[Given request]
Render the records as a JSON list of strings, one string per line with blank lines left out. Begin at the start of the records and stop after the line that contains "1.11 metres".

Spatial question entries
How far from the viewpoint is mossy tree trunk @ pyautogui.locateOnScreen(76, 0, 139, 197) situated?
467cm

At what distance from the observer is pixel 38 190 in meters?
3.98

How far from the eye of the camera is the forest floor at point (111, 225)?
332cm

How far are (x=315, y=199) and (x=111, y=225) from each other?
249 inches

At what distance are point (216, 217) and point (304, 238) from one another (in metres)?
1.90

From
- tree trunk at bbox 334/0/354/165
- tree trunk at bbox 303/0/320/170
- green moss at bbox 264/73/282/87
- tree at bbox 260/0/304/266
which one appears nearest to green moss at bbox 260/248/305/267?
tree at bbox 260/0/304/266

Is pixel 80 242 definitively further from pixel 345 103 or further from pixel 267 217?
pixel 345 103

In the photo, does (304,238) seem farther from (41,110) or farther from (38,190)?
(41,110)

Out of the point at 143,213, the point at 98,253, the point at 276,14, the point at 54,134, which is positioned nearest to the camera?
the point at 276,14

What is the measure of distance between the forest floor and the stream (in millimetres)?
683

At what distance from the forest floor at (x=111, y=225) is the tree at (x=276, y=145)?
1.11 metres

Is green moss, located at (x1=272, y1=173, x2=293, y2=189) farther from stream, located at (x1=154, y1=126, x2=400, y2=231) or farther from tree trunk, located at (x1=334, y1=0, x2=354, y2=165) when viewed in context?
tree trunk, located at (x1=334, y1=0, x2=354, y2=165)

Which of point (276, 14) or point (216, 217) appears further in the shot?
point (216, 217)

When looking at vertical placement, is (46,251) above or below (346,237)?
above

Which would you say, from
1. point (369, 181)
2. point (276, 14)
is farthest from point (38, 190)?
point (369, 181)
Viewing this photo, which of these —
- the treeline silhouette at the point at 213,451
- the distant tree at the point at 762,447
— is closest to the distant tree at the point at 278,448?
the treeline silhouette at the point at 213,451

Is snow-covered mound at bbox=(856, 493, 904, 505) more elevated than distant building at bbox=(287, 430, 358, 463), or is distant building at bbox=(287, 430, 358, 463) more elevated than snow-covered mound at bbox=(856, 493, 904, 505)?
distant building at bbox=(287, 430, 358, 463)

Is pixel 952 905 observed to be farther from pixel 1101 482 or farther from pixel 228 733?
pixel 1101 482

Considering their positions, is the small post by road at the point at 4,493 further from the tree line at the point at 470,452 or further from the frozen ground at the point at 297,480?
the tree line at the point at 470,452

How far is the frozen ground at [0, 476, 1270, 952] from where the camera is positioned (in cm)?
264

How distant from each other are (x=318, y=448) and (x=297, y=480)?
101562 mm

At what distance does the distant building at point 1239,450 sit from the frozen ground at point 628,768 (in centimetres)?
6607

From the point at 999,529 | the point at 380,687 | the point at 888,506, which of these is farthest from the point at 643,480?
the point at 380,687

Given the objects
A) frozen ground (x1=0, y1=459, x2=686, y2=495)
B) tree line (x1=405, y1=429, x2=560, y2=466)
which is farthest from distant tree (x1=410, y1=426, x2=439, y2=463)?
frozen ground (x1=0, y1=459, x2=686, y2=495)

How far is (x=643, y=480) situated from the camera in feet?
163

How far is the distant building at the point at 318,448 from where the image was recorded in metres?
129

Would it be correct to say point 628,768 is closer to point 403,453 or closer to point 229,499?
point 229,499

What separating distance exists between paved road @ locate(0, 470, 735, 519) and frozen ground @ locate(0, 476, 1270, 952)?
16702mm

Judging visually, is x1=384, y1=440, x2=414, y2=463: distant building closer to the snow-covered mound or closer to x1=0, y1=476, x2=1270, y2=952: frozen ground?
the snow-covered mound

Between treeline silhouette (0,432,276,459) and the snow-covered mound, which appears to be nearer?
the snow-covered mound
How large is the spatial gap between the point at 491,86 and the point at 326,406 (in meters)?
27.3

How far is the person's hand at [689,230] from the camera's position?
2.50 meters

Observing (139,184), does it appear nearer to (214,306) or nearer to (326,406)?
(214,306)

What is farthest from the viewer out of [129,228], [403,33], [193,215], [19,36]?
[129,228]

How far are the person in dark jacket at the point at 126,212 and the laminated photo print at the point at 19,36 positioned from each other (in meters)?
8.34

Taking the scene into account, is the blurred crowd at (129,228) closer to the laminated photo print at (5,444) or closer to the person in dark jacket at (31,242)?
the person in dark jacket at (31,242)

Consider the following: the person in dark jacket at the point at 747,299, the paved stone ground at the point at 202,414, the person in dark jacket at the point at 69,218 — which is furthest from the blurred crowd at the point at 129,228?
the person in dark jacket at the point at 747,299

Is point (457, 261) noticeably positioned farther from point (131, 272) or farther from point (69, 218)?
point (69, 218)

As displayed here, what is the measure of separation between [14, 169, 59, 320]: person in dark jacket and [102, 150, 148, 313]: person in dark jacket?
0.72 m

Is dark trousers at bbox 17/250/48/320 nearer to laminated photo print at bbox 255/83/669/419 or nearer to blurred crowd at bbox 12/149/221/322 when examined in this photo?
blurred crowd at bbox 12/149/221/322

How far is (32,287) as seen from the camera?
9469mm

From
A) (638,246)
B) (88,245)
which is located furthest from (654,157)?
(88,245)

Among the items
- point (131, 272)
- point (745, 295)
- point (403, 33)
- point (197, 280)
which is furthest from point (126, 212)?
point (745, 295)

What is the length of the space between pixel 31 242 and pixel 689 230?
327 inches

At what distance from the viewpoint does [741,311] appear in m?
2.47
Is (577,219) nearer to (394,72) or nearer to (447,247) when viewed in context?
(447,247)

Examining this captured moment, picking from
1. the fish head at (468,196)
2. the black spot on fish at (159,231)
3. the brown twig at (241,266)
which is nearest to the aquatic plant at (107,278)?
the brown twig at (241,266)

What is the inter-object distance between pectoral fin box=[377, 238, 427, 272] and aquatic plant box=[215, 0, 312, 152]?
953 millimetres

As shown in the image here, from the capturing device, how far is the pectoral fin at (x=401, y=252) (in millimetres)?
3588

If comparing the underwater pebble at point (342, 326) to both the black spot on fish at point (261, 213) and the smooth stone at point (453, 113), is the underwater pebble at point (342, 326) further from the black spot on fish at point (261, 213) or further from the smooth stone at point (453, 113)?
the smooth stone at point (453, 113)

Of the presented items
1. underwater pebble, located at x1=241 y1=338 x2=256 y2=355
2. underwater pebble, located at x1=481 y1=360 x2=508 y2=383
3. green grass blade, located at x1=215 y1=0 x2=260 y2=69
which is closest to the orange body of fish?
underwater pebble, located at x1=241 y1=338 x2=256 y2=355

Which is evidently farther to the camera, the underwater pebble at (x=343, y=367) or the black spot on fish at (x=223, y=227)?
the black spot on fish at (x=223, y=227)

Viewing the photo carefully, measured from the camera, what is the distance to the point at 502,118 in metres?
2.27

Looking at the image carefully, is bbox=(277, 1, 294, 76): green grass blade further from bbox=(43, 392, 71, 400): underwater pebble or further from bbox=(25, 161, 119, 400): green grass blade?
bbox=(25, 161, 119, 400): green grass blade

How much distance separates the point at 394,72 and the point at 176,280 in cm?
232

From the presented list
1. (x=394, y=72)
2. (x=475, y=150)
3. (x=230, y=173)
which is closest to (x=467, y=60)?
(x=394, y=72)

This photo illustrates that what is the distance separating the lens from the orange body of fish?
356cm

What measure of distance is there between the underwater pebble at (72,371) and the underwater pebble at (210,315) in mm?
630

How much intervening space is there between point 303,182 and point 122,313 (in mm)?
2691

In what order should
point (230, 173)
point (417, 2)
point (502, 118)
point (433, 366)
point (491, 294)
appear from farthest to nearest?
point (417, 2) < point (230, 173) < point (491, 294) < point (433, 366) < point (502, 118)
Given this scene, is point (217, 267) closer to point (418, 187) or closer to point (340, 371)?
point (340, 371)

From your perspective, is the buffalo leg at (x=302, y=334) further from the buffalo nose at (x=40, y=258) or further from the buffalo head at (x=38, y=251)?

[Written answer]
[
  "How far from the viewpoint is mossy tree trunk @ pyautogui.locateOnScreen(76, 0, 139, 197) situated?",
  "467cm",
  "At what distance from the observer is pixel 38 190 in meters?",
  "3.98",
  "How far from the eye of the camera is the forest floor at point (111, 225)?",
  "332cm",
  "How far are (x=315, y=199) and (x=111, y=225) from each other?",
  "249 inches",
  "At what distance are point (216, 217) and point (304, 238) from one another (in metres)?",
  "1.90",
  "From",
  "- tree trunk at bbox 334/0/354/165",
  "- tree trunk at bbox 303/0/320/170",
  "- green moss at bbox 264/73/282/87",
  "- tree at bbox 260/0/304/266",
  "which one appears nearest to green moss at bbox 260/248/305/267?",
  "tree at bbox 260/0/304/266",
  "Is pixel 80 242 definitively further from pixel 345 103 or further from pixel 267 217?",
  "pixel 345 103",
  "In the photo, does (304,238) seem farther from (41,110) or farther from (38,190)?",
  "(41,110)",
  "Out of the point at 143,213, the point at 98,253, the point at 276,14, the point at 54,134, which is positioned nearest to the camera?",
  "the point at 276,14",
  "What is the measure of distance between the forest floor and the stream (in millimetres)?",
  "683",
  "At what distance from the forest floor at (x=111, y=225) is the tree at (x=276, y=145)?",
  "1.11 metres"
]